%%

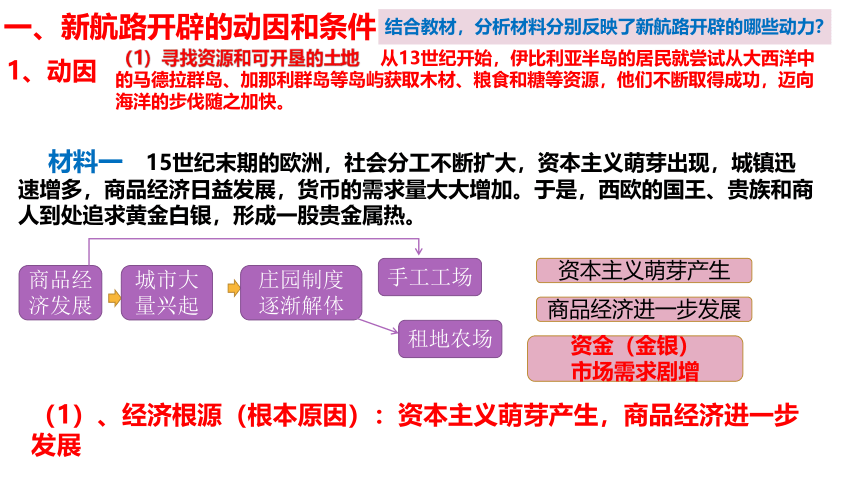 一、新航路开辟的动因和条件

结合教材，分析材料分别反映了新航路开辟的哪些动力？

1、动因

（1）寻找资源和可开垦的土地　从13世纪开始，伊比利亚半岛的居民就尝试从大西洋中的马德拉群岛、加那利群岛等岛屿获取木材、粮食和糖等资源，他们不断取得成功，迈向海洋的步伐随之加快。

材料一　15世纪末期的欧洲，社会分工不断扩大，资本主义萌芽出现，城镇迅速增多，商品经济日益发展，货币的需求量大大增加。于是，西欧的国王、贵族和商人到处追求黄金白银，形成一股贵金属热。

商品经济发展

城市大量兴起

庄园制度逐渐解体

手工工场

租地农场

资本主义萌芽产生

商品经济进一步发展

资金（金银）市场需求剧增

（1）、经济根源（根本原因）：资本主义萌芽产生，商品经济进一步发展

%%

### WHAT IS REQUIRED
Every entry above needs to be duplicated precisely, and none of the pictures should appear.

### EXERCISE SOLUTION
 一、新航路开辟的动因和条件

结合教材，分析材料分别反映了新航路开辟的哪些动力？

1、动因

（1）寻找资源和可开垦的土地　从13世纪开始，伊比利亚半岛的居民就尝试从大西洋中的马德拉群岛、加那利群岛等岛屿获取木材、粮食和糖等资源，他们不断取得成功，迈向海洋的步伐随之加快。

材料一　15世纪末期的欧洲，社会分工不断扩大，资本主义萌芽出现，城镇迅速增多，商品经济日益发展，货币的需求量大大增加。于是，西欧的国王、贵族和商人到处追求黄金白银，形成一股贵金属热。

商品经济发展

城市大量兴起

庄园制度逐渐解体

手工工场

租地农场

资本主义萌芽产生

商品经济进一步发展

资金（金银）市场需求剧增

（1）、经济根源（根本原因）：资本主义萌芽产生，商品经济进一步发展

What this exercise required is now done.